Issues using CLeF on gadi to find CMIP6 runs

Description of request:

I’m new to the NCI systems, and want to find CMIP6 runs stored on gadi. Moreover, I’m not a Python user (my workflow typically uses CDO/NCO to preprocess data, then R to do any fancy analysis and statistical-based visualisation, and then NCL for any climate/geophysical visualisation). Thus I’m trying to use CLeF to find runs, as opposed to the ACCESS-NRI Catalogue. However, I’m having issues executing some commands.

Environment:

I’m running on the gadi login node for now, and following the instructions from this blog: Using CleF - Climate Finder to discover ESGF data at NCI — CLEX CMS Blog. That includes loading the analysis3 module:
module use /g/data3/hh5/public/modules
module load conda/analysis3

What executed and what actually results:

  1. As a first attempt, I want to find all cmip6 runs containing daily precip for experiment ssp585:
    clef cmip6 -v pr --frequency day -e ssp585
    That works fine.

  2. Then I want to narrow it down to only the first runs for each model. So I try using a wildcard like this:
    clef cmip6 -v pr --frequency day -e ssp585 -vl ‘r1*’
    That gives an error:
    ERROR: No matches found on ESGF, check at https://esgf.nci.org.au/search/esgf-nci?query=&type=File&distrib=True&replica=False&latest=True&project=CMIP6&experiment_id=ssp585&frequency=day&variable_id=pr&variant_label=r1*

  3. Another thing I want to do is find runs containing both daily precip and daily temp for ssp585. So I try this:
    clef cmip6 -v pr -v tas --frequency day -e ssp585 --and variable_id
    But this gives an error that there are too many results. Which is surprising since I thought searching on both precip and temp would, if anything, narrow down the results:
    ERROR: Too many results (19211), try limiting your search https://esgf.nci.org.au/search/esgf-nci?query=&type=File&distrib=True&replica=False&latest=True&project=CMIP6&experiment_id=ssp585&frequency=day&variable_id=pr&variable_id=tas

  4. Also, adding the --local option to the above command gives this error:
    /g/data/hh5/public/apps/miniconda3/envs/analysis3-24.07/lib/python3.10/site-packages/clef/code.py:176: UserWarning: pandas only supports SQLAlchemy connectable (engine/connection) or database string URI or sqlite3 DBAPI2 connection.
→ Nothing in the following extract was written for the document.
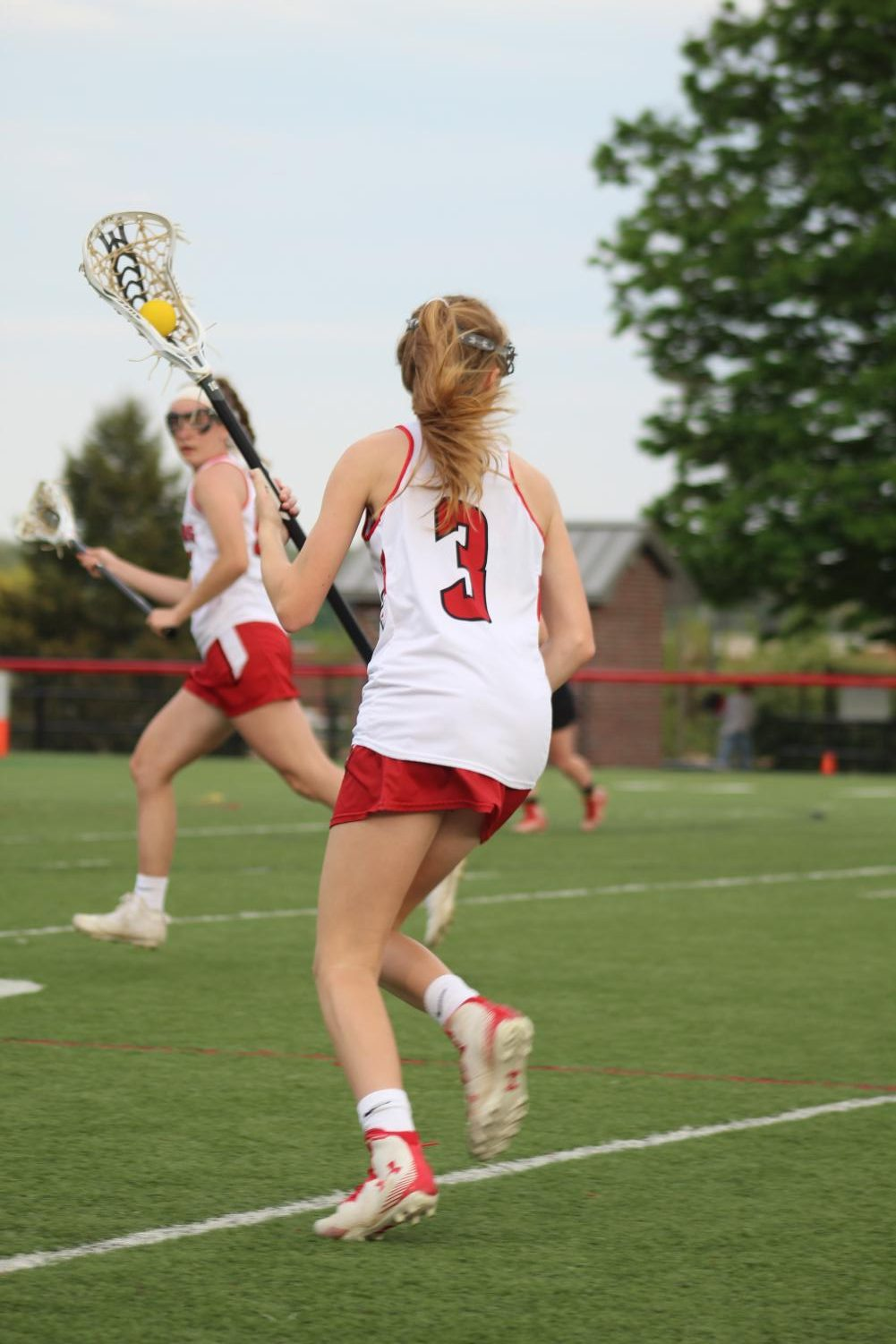 Freshman+Addison+Roeder+carries+the+ball+down+the+field+looking+to+set+up+a+scoring+play.++Roeder+ended+the+game+with+two+goals+and+two+assists.+Photograph+by+Stephanie+Graffin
Other DBAPI2 objects are not tested. Please consider using SQLAlchemy.

  • df = pd.read_sql(r.selectable, con=session.connection())*
    ERROR Query must be a string unless using sqlalchemy.
    ERROR: ‘NoneType’ object has no attribute ‘itertuples’
  1. Finally, I noticed there are discrepancies in search results (when using simple commands that do at least work), depending on whether I load the analysis3 or analysis3-unstable module. So which one should I use?

Expected results:

I want to find all CMIP6 runs containing both daily precip and temp for experiment ssp585, and also only the runs that are the first run (i.e. ‘r1*’). So, naively, I guess I want to execute something like this:

clef --local cmip6 -v pr -v tas --frequency day -e ssp585 -vl ‘r1*’ --and variable_id

…but obviously I’m doing a few things wrong, so any advice appreciated thanks.

Additional info:

More generally, based on my NCI experience so far, I’m wondering if I should finally give in to learning Python? Especially since this seems more supported, and the recent ACCESS-NRI training day showcased what looked like very useful analysis tools (GitHub - ACCESS-NRI/training-day-2024-find-analyse-data: ACCESS NRI Workshop 2024: Find Datasets and Handle Large Model Output). But this depends on my supervisor willing to allow me time to do so, and also me ignoring years of codebase I’ve written in CDO/NCO/R/NCL. Furthermore, recent posts in the following topic leave me unsure of the best analysis tools to use: Analysing CMIP6 models in gadi using Python?.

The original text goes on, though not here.